By shortening up, of course.
The Indians sealed their 3-2, 23-inning victory over the Myrtle Beach Pelicans when Frawley -- choking up on his waning bat -- delivered a two-out single to score Roberto Perez from third base.
"To be honest, I was just trying to get on top of something and get a ground ball," Frawley said. "When you play that many innings, you're going to feel tired and your swing can drag. ... My arms were gone; I tried using my hands."
Frawley's 10 fingers ended a game than spanned nearly seven hours, saw the sun replaced by artificial lighting and an announced crowd of 1,179 whittled to a smattering of about 50 at Historic Grainger Stadium.
History alo was made: No Carolina League game -- none of the past 36,601 -- had ever exceeded 21 innings. On July 5, 1998, Wilmington topped Danville, 3-2, in a game that featured 15 pitchers and 27 position players. Sunday's record-breaking affair comprised 15 and 28, respectively.
When Frawley stepped to the plate for his final at-bat, he was 1-for-10 with six strikeouts -- he'd singled in the first inning, not long after the game began at 1:30 p.m. ET -- before coming through against Kasey Kiker (1-2), the Pelicans' seventh pitcher. The Indians had only two hits in 24 chances with runners in scoring position, while Myrtle Beach was 1-for-13 in the same situations.
Frawley is no stranger to coming through in the clutch. Cleveland's 17th-round Draft pick in 2009 out of Stetson University recalled a walk-off homer last June 20 to clinch Class A Lake County's first-half division title.
Kinston had an even better opportunity to score the winning run an inning earlier: Delvi Cid, who batted for Bo Greenwell in the opening inning, singled, stole second and advanced to third on an error. Cid was joined on the basepaths by two teammates with none out, but Tyler Cannon (0-for-8) struck out and Doug Pickens (0-for-9) grounded into an inning-ending double play.

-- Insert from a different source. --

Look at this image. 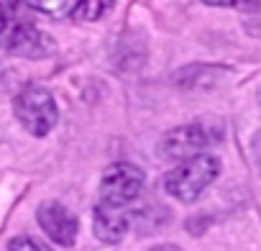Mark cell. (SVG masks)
<instances>
[{"mask_svg": "<svg viewBox=\"0 0 261 251\" xmlns=\"http://www.w3.org/2000/svg\"><path fill=\"white\" fill-rule=\"evenodd\" d=\"M218 172H220V162L215 157L200 154V157H192V159L182 162L179 167H174L164 177V187L172 197H177L182 203H192L207 190V185L218 177Z\"/></svg>", "mask_w": 261, "mask_h": 251, "instance_id": "1", "label": "cell"}, {"mask_svg": "<svg viewBox=\"0 0 261 251\" xmlns=\"http://www.w3.org/2000/svg\"><path fill=\"white\" fill-rule=\"evenodd\" d=\"M16 115H18V120L23 123V129L29 134L46 136L59 120V108L54 103V95L46 87L29 85L16 97Z\"/></svg>", "mask_w": 261, "mask_h": 251, "instance_id": "2", "label": "cell"}, {"mask_svg": "<svg viewBox=\"0 0 261 251\" xmlns=\"http://www.w3.org/2000/svg\"><path fill=\"white\" fill-rule=\"evenodd\" d=\"M220 129H210L205 123H190V126H179V129L169 131L164 139H162V154L167 159H192V157H200L210 144H215L220 139Z\"/></svg>", "mask_w": 261, "mask_h": 251, "instance_id": "3", "label": "cell"}, {"mask_svg": "<svg viewBox=\"0 0 261 251\" xmlns=\"http://www.w3.org/2000/svg\"><path fill=\"white\" fill-rule=\"evenodd\" d=\"M141 187H144V172L139 167L110 164L100 182V203L128 208V203H134L141 195Z\"/></svg>", "mask_w": 261, "mask_h": 251, "instance_id": "4", "label": "cell"}, {"mask_svg": "<svg viewBox=\"0 0 261 251\" xmlns=\"http://www.w3.org/2000/svg\"><path fill=\"white\" fill-rule=\"evenodd\" d=\"M41 228L46 231V236L59 243V246H74L77 241V231H80V223L77 218L59 203H44L36 213Z\"/></svg>", "mask_w": 261, "mask_h": 251, "instance_id": "5", "label": "cell"}, {"mask_svg": "<svg viewBox=\"0 0 261 251\" xmlns=\"http://www.w3.org/2000/svg\"><path fill=\"white\" fill-rule=\"evenodd\" d=\"M6 46H8V52H13L18 57H29V59H41L54 52L51 39L44 31H39L34 23H26V21L11 29Z\"/></svg>", "mask_w": 261, "mask_h": 251, "instance_id": "6", "label": "cell"}, {"mask_svg": "<svg viewBox=\"0 0 261 251\" xmlns=\"http://www.w3.org/2000/svg\"><path fill=\"white\" fill-rule=\"evenodd\" d=\"M128 231V208L100 203L95 208V236L102 243H118Z\"/></svg>", "mask_w": 261, "mask_h": 251, "instance_id": "7", "label": "cell"}, {"mask_svg": "<svg viewBox=\"0 0 261 251\" xmlns=\"http://www.w3.org/2000/svg\"><path fill=\"white\" fill-rule=\"evenodd\" d=\"M108 8H110L108 3H80V6H74L72 16L80 18V21H97Z\"/></svg>", "mask_w": 261, "mask_h": 251, "instance_id": "8", "label": "cell"}, {"mask_svg": "<svg viewBox=\"0 0 261 251\" xmlns=\"http://www.w3.org/2000/svg\"><path fill=\"white\" fill-rule=\"evenodd\" d=\"M8 251H51V248L44 246V243L36 241V238L21 236V238H13V241L8 243Z\"/></svg>", "mask_w": 261, "mask_h": 251, "instance_id": "9", "label": "cell"}, {"mask_svg": "<svg viewBox=\"0 0 261 251\" xmlns=\"http://www.w3.org/2000/svg\"><path fill=\"white\" fill-rule=\"evenodd\" d=\"M21 8L18 6H8V3H0V34H6L11 29V23L16 21V13Z\"/></svg>", "mask_w": 261, "mask_h": 251, "instance_id": "10", "label": "cell"}, {"mask_svg": "<svg viewBox=\"0 0 261 251\" xmlns=\"http://www.w3.org/2000/svg\"><path fill=\"white\" fill-rule=\"evenodd\" d=\"M34 11L41 13H51V16H67L74 11V3H59V6H34Z\"/></svg>", "mask_w": 261, "mask_h": 251, "instance_id": "11", "label": "cell"}, {"mask_svg": "<svg viewBox=\"0 0 261 251\" xmlns=\"http://www.w3.org/2000/svg\"><path fill=\"white\" fill-rule=\"evenodd\" d=\"M256 157H258V164H261V139H258V144H256Z\"/></svg>", "mask_w": 261, "mask_h": 251, "instance_id": "12", "label": "cell"}]
</instances>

"They just turned a great double play," said Frawley, a fellow middle infielder. "I definitely thought that we were going to win in that inning."

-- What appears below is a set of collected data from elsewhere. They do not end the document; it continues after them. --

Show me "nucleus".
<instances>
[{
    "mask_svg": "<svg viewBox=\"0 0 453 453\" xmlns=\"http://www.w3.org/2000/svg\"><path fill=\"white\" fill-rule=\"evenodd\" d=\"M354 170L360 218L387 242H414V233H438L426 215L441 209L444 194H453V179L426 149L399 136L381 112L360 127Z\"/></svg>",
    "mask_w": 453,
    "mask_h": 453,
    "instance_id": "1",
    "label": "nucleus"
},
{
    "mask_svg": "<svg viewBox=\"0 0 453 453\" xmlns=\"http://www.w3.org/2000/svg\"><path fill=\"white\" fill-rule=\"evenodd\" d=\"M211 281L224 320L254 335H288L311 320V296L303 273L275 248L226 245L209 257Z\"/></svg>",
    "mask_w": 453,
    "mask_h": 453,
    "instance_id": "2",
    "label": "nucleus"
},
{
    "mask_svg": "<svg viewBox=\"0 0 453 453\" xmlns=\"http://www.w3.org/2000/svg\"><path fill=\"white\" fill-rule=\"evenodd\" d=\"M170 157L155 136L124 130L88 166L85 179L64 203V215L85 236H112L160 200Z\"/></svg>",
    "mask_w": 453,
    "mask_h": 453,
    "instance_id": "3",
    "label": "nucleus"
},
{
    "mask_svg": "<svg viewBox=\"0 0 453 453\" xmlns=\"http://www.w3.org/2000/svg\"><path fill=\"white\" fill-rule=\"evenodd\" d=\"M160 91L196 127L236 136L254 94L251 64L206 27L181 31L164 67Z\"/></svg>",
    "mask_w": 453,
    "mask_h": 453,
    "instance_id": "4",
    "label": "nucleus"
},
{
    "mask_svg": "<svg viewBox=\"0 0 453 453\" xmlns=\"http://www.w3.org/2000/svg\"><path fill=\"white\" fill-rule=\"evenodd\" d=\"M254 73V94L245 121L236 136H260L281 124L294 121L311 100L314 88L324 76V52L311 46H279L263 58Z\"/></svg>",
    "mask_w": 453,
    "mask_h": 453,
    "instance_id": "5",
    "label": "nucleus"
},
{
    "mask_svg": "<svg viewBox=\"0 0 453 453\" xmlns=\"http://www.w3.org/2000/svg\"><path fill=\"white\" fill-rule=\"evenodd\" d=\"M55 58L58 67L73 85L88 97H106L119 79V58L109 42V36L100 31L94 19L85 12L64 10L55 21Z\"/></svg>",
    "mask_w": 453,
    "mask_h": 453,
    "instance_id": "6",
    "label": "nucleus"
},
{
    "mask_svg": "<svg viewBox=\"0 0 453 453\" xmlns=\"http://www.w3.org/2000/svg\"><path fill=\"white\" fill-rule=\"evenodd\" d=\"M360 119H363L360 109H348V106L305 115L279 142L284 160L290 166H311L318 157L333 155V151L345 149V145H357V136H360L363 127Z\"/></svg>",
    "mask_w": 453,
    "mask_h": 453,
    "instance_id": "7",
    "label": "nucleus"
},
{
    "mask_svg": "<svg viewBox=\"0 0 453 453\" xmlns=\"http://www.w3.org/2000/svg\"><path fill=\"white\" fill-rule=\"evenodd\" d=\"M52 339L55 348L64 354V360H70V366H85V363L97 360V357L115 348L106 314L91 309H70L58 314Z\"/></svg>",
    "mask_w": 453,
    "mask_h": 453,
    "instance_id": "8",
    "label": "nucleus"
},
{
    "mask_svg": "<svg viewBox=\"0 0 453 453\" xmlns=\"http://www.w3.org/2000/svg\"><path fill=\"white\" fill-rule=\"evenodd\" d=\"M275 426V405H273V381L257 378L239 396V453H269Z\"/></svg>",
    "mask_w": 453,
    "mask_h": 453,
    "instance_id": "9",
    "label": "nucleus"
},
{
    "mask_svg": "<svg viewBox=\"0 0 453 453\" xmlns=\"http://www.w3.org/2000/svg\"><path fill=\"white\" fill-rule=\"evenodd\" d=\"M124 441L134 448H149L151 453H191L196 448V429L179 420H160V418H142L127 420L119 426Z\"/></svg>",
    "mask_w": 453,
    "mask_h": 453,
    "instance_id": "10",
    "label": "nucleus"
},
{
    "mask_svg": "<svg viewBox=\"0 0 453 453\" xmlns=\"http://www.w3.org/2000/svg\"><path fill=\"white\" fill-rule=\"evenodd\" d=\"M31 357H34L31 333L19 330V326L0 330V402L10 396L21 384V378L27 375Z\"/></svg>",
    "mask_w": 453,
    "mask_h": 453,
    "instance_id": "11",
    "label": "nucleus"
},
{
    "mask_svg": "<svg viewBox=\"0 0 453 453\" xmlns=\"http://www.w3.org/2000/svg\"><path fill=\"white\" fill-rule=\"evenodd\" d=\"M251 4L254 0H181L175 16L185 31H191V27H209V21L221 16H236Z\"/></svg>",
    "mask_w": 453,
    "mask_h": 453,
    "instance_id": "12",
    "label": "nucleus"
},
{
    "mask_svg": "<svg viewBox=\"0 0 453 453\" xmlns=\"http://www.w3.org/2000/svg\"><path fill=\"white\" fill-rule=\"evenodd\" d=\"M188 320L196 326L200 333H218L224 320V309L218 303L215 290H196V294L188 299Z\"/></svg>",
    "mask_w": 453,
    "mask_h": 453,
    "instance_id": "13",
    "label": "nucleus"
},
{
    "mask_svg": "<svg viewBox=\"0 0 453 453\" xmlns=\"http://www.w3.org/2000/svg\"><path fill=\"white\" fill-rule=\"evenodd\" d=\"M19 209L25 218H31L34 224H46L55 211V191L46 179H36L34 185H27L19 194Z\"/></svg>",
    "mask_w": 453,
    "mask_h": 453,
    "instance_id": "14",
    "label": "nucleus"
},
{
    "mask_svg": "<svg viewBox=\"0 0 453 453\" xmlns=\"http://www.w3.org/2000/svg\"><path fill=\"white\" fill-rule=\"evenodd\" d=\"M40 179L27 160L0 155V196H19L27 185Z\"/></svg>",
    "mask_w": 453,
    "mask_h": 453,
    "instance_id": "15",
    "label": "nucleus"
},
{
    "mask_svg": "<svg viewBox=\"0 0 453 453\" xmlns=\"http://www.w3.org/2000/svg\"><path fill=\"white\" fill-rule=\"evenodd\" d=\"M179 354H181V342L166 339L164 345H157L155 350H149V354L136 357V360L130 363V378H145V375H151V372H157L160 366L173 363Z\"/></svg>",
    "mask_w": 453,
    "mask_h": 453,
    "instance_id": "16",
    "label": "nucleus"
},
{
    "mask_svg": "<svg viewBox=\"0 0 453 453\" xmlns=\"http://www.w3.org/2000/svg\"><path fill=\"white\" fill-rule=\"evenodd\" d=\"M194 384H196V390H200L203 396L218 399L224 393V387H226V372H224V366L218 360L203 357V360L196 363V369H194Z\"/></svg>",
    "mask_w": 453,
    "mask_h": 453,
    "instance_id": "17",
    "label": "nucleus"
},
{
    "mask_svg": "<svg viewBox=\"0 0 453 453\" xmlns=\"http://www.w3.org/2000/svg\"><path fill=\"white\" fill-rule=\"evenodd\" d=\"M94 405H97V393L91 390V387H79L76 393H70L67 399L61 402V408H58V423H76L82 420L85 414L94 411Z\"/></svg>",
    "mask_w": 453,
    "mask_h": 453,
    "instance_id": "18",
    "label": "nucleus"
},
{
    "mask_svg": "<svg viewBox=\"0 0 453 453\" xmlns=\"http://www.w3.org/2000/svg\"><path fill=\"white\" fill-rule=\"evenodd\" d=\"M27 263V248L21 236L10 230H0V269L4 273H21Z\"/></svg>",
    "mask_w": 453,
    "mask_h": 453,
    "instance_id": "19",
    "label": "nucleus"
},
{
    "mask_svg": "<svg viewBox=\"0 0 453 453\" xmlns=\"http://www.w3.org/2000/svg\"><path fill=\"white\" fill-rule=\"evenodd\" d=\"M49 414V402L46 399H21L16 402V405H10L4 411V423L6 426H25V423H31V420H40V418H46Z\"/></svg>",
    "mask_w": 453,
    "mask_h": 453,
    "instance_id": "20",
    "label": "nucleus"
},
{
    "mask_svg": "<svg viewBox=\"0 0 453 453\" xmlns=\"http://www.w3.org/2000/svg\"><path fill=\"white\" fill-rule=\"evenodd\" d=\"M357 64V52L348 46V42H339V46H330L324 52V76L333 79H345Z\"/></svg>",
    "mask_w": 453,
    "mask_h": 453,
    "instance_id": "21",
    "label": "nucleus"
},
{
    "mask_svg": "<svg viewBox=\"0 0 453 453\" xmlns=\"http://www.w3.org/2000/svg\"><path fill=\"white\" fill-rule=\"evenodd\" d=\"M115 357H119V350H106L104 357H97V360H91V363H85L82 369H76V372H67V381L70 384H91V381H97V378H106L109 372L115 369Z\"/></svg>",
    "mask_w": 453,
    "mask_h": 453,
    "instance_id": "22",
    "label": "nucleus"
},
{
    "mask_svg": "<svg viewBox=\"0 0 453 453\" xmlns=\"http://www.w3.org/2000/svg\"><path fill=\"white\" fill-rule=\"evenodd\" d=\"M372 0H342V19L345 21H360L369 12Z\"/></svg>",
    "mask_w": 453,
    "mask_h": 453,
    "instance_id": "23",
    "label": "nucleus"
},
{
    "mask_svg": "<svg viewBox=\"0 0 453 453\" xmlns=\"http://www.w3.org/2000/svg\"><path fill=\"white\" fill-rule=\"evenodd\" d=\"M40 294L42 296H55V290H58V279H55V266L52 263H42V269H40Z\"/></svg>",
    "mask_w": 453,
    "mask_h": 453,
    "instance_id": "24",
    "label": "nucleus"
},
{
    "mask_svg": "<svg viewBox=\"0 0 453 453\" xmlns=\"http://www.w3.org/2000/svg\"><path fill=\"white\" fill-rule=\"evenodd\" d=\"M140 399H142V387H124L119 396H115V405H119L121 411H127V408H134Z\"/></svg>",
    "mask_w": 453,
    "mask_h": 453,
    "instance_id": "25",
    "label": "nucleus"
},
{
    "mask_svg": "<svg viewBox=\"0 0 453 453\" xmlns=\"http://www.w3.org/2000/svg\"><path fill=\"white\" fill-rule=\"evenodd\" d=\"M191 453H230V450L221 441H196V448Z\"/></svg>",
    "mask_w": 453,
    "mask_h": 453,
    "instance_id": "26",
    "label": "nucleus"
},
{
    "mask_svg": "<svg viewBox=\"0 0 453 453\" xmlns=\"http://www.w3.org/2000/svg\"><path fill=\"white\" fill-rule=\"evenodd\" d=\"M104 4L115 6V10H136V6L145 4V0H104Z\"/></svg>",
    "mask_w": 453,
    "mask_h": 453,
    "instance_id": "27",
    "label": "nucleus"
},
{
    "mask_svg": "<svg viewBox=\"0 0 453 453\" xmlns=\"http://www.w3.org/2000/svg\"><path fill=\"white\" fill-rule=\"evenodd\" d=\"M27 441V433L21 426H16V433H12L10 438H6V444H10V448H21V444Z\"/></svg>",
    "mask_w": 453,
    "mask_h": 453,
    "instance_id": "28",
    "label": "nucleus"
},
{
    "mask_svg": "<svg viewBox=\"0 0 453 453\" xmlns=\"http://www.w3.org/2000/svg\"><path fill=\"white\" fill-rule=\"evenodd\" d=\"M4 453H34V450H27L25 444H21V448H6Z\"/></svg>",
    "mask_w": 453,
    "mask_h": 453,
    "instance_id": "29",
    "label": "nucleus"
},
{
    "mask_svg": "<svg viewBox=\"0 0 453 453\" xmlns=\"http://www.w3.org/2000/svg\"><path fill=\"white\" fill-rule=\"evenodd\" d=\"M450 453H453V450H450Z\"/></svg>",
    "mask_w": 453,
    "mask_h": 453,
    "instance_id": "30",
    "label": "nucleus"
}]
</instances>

Hours earlier, Kinston appeared well on its way to a timely victory, taking a 2-1 lead into the ninth. But Indians All-Star closer Preston Guilmet suffered his first blown save in 15 opportunities this season when he allowed Mitch Hilligoss' game-tying RBI single.
The Pelicans almost grabbed the lead on the same play as Santiago Chirino tried to score from second base on Hilligoss' clutch hit but was thrown out at the plate by left fielder Tyler Holt.
"That was huge," Frawley said. "We have all the confidence in the world in Preston -- he is an All-Star closer -- but they ended up knocking him around a little bit."
After Guilmet's exit, five Kinston relievers combined on 14 scoreless innings, concluding with three strong frames from lefty Chris Jones (2-0).
"They went out there and did an unbelievable job," Frawley said. "That kept us loose; we weren't staying tired with out heels on the ground."
Before Kiker's significant matchup with Frawley, five Pelicans also combined on 14 shutout frames. The last of the five, left-hander Chad Bells, completed five one-hit innings before he was lifted at the start of the 23rd.
The game also began as a pitching duel. Kinston's Brett Brach and Myrtle Beach's Joe Wieland both allowed a single run through six innings, with Wieland striking out nine.
Sunday was a normal day for the starters, who had plenty of time to ice their throwing shoulders. The position players had no such luxury. Among the most exhausted was Perez, who fell a triple shy of the cycle and played 23 innings behind the plate for the K-Tribe. He went 4-for-9 with his first homer of the season and scored all three runs.
"We've got a few guys with sore knees," Frawley said, "but we have a doubleheader tomorrow and we're looking to win two."